Statistical analyses
For comparing HLA allele frequencies in AAA+ and AAA- subjects, two approaches were performed. In both approaches, we first label each allele as being derived from an AAA+ or an AAA- individual and test for deviations from the normal ratio of AAA+ to AAA-. The first approach treats each HLA allele type independently and tests the null hypothesis that AAA+: AAA- ratios are equal for the allele in question compared to the collection of all other alleles. Pseudo-counts of 0.5 were added to the final contingency table and Fisher’s Exact Tests were used to obtain P-values [15]. While the hypothesis tested in the first approach is of interest, each allele is compared to a different collection of other alleles so directly comparing odds ratios between alleles and adjusting for additional covariates is not possible. Thus, in a second approach, we fit a joint logistic regression model with the most common allele set as the reference (intercept) and estimated regression coefficients for all other alleles, which allows for a direct comparison between any two alleles if so desired. We tested models with HLA genotypes alone as predictor variables and compared the results of these models with models including sex, age, ethnicity, and disease type as additional covariates. Firth’s bias reduction was employed and significance was assessed with penalized profile likelihood and chi-squared test statistics as implemented in the logistf package in R[16].
Results
In total, 365 RA subjects were included in the HLA typing analysis: 17 AAA+ cases (12 from CONCERTO and 3 from MUSICA) and 348 negative controls. Average AAA concentrations in these subjects ranged from 0.047 to 98.5 μg/mL. A total of 269 HS subjects were included in the HLA typing analyses: 20 AAA+ cases (12 from PIONEER-I and 8 from PIONEER-II) and 249 negative controls.
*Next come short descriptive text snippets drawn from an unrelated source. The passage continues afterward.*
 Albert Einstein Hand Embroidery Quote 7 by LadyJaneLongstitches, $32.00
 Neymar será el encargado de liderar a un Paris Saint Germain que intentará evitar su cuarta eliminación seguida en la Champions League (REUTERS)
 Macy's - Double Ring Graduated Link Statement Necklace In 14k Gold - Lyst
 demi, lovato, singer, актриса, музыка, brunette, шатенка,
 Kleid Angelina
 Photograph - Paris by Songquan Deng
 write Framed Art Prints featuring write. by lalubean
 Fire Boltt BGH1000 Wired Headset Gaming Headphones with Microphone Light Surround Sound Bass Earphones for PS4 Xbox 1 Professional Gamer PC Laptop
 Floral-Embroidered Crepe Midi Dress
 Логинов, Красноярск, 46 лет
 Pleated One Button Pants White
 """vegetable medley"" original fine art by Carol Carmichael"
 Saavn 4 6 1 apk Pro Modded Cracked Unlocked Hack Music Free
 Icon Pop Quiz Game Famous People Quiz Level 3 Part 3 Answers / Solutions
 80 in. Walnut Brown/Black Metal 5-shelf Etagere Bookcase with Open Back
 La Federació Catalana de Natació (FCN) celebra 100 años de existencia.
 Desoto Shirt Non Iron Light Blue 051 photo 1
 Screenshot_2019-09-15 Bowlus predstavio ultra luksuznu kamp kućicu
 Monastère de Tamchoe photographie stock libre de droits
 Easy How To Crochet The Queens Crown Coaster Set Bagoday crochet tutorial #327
Average AAA concentrations in these subjects ranged from 0.070 to 16.8 μg/mL.
HLA class II allele analysis in RA and HS
Initial Sanger based HLA typing in both HLA-Class I and Class II regions was performed in a small subset of RA subjects (17 AAA+ and 20 AAA-) (data not shown). Based on the results, we focused on the HLA-Class II in the DQB1 and DRB1 regions for the full set of samples. NGS-based HLA typing analysis was performed using 37 AAA+ subjects (17 from RA and 20 from HS) plus 597 AAA- subjects (348 from RA and 249 from HS). When the results from both RA and HS subjects were combined with all AAA- controls available in these RA and HS trials, two statistical methods were utilized to analyze risk and protective alleles. In the first approach (Fisher’s exact) we compared each HLA allele to the collection of all other HLA alleles, and carriers of HLA-DRB1*01 and *07 were shown to be less prevalent in AAA+ than AAA- subjects (OR = 0.259, P = 0.012, 95% CI: [0.073–0.927] and OR = 0.281, P = 0.018, 95% CI: [0.078, 1.004], respectively). Carriers of HLA-DRB1*03 and *11 alleles were shown to be more prevalent in AAA+ than AAA- subjects (OR = 2.519, P = 0.006, 95% CI: [1.37, 4.63] and OR = 2.24, P = 0.019, 95% CI: [1.240, 4.045], respectively) (Fig 1A and Table 2). However, in the HLA-DQB region, HLA-DQB1*05 was shown to be less prevalent in AAA+ than AAA- subjects (OR = 0.400, P = 0.012, 95% CI: [0.186–0.862].
Fig 1. Forest plot of AAA formation (auto-antibody to adalimumab) according to the different HLA-DQB and DRB alleles in HS and RA by different tests.
(A) HLA Class II DQB and DRB alleles effect of combined subjects in HS and RA by odds ratio and 95% confidence intervals (CIs) on AAA formation by Fisher’s Exact Test. (B) HLA Class II DQB and DRB alleles effect of combined subjects in HS and RA by odds ratio and 95% confidence intervals (CIs) on AAA formation by Fisher’s Exact Test.
Table 2. HLA typing results for AAA formation in extension study in HLA-DQB1 and HLA-DRB1 regions for both RA and HS subjects by Fisher’s exact test.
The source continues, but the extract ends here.